I’ve fallen off the face of the earth temporarily. Lately, the job search has finally taken a toll on me.
I don’t know what I’m doing wrong. Words can’t even begin to cover the storm of frustration I’ve been fighting. Where is my job?
I have the skills set. I can do what the job entails. The only problem is I don’t have the X amount of experience that is supposedly required. Then how will I get experience if no one hires me? You want the quality work of your media organization to continue? Then invest in the future!
At the same time, I’ve been learning that what my resume contains or lacks doesn’t define me as a person or my self-worth, and I can’t give up or let myself be discouraged. Because for me, defeat begins the minute despair sets in. It’s when you stop trying. It’s when the dream dies. I hate that I’ve been so close to that.

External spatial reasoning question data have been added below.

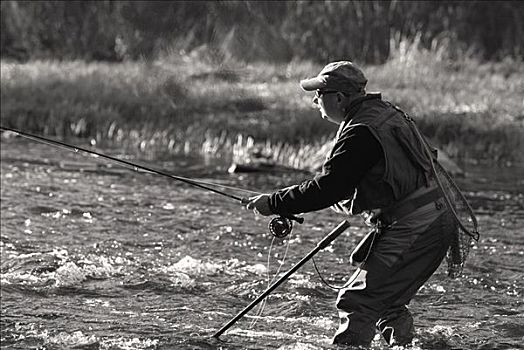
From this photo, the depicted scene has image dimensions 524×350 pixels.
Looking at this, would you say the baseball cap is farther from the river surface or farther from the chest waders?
the river surface

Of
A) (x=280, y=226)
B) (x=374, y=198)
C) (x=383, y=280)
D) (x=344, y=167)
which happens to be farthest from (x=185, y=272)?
(x=344, y=167)

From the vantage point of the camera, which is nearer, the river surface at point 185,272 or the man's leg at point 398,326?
the man's leg at point 398,326

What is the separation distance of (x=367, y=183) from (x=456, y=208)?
1.72ft

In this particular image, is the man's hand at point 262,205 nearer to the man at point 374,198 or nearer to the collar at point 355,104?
the man at point 374,198

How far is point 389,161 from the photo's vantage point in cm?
485

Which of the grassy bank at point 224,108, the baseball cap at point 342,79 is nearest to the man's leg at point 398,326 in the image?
the baseball cap at point 342,79

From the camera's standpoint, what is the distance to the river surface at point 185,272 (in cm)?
570

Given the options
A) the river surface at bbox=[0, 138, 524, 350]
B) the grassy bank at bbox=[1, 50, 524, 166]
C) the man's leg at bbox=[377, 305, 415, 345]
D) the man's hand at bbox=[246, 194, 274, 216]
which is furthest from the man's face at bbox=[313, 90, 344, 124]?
the grassy bank at bbox=[1, 50, 524, 166]

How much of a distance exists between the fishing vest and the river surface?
816 mm

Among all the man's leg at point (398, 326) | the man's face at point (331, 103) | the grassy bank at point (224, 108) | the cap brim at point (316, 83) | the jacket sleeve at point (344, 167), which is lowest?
the grassy bank at point (224, 108)

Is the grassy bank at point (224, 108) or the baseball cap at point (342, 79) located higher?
the baseball cap at point (342, 79)

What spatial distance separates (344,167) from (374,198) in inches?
9.5

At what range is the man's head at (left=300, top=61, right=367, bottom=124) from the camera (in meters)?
5.02

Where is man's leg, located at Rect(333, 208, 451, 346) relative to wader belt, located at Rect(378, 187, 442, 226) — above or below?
below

So now, my new plan is to keep myself as busy as possible–whether it’s making smoothies and vegetable soup from scratch, doing dishes, cleaning the house, teaching my grandpa how to use a computer, etc.
I can’t have any more of those idle, listless days where I have the opportunity to sit and stew over what’s [not] happening in my life, because when has thinking about something made my situation better or done anything productive for me? I must have thought myself out of happiness and peace a thousand times and never once into it.
I’m just going to be and not think (within reason, obviously not an invitation to make bad decisions).
Speaking of good decisions, I went to the Blazers-Jazz game at the Rose Garden last night and cheered on the Blazers (yay for free tickets which had pretty decent seats from my boss) with my friend Christopher–who was actually enjoying the music and the advertisements more so than the game.
Portland lost, but it was still good to see him on so many levels because we’re kind of in the same boat. We’re both degree-holding (homeboy already has a masters degree at 22), working minimum wage, working a job that does not use our degrees, looking for a permanent position, living back at the parents’ house, toting around emotional baggage and the list could go on.
Moral of the story: I appreciate any and all encouragement from people, but it was nice to get encouragement from someone who at this point in time, could truly relate to my situation.